Rechtschaffen asked if T-Mobile ever “flagged for the commission” the possibility that it could shut down CDMA before Dish customers stopped using it. Ray responded, “How could we have done that? That was never the plan from both parties.” A small number of customers always get disconnected in a legacy network shutdown; companies do their best to reach out and provide compatible equipment, Ray said. “We're doing it at T-Mobile,” but Dish is responsible for providing devices to Boost customers, he said. “I'm troubled that Dish is not doing the required work.”

Dish attorney Anita Taff-Rice of iCommLaw grilled Ray on the migration timeline, including a “safety valve” in the T-Mobile/Dish agreement that gave T-Mobile the option of adding two more years if migration wasn’t done in three years. “This was a leaseback option,” explained Ray. “We had a three-year agreement whereby Dish will purchase the 800 MHz spectrum ... and we agreed with Dish that a contingency would be allowed to extend 4 MHz of that 14 MHz for a period of two years.” T-Mobile never promised to maintain CDMA “for three years, let alone five years,” he said: The agreement required that T-Mobile give Dish only six months’ notice.
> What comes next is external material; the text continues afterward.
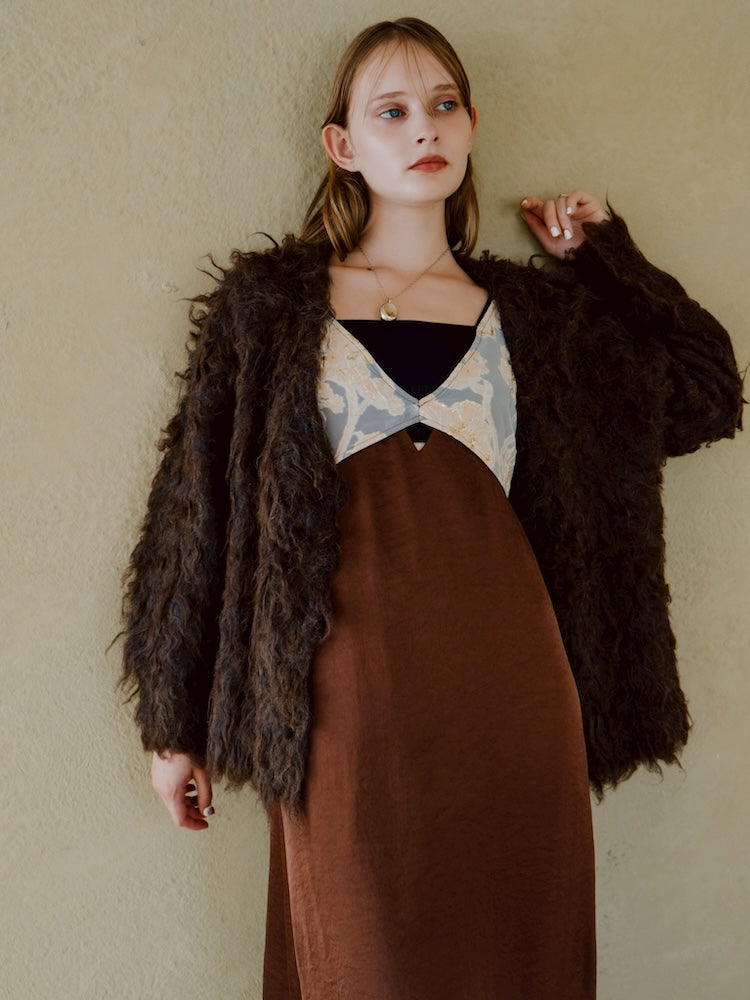 【11月お届け】Carl Shaggy Knit Cardigan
It was always Dish’s understanding that T-Mobile would keep CDMA operational for three years, and possibly as long as five due to the carrier demanding the lease-back contingency, said Dish Executive Vice President-External and Legislative Affairs Jeffrey Blum: They never discussed a migration shorter than three years, he said.
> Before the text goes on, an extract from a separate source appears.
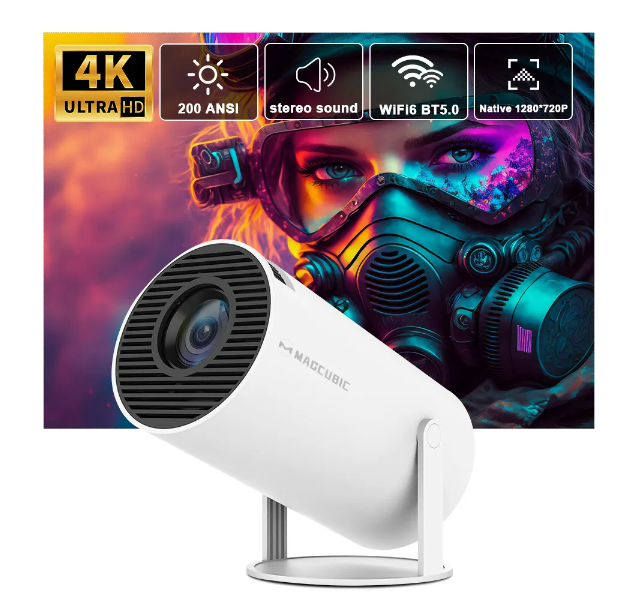 4k Android 11 Dual Wifi6 200 Ansi Allwinner H713 Bt5.0 1080p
T-Mobile should be “entitled to the benefit of the doubt” for any ambiguous statements it made where one interpretation is incorrect and the other is considered truthful, said Cleary Gottlieb’s David Gelfand. The carrier’s attorney asked Blum if a three-year migration period is stated anywhere in the agreement DOJ negotiated between T-Mobile and Dish. “That expressed term doesn’t,” agreed Blum, but it’s Dish’s “interpretation” based on two sections saying Dish can’t purchase 800 MHz spectrum for three years and that T-Mobile must keep the spectrum in good standing with the FCC, said Blum. “If they shut off the spectrum prior to the sale,” after six months the license would be forfeited to the FCC “and we wouldn’t be able to acquire those licenses.”

Gelfand twice deemed Dish’s questioning a waste of time. The T-Mobile lawyer objected to many of Taff-Rice’s questions but Administrative Law Judge Robert Mason mostly overruled those objections. ALJ Karl Bemesderfer asked T-Mobile to file a post-hearing brief by Oct. 15 and Dish to reply by Oct. 29.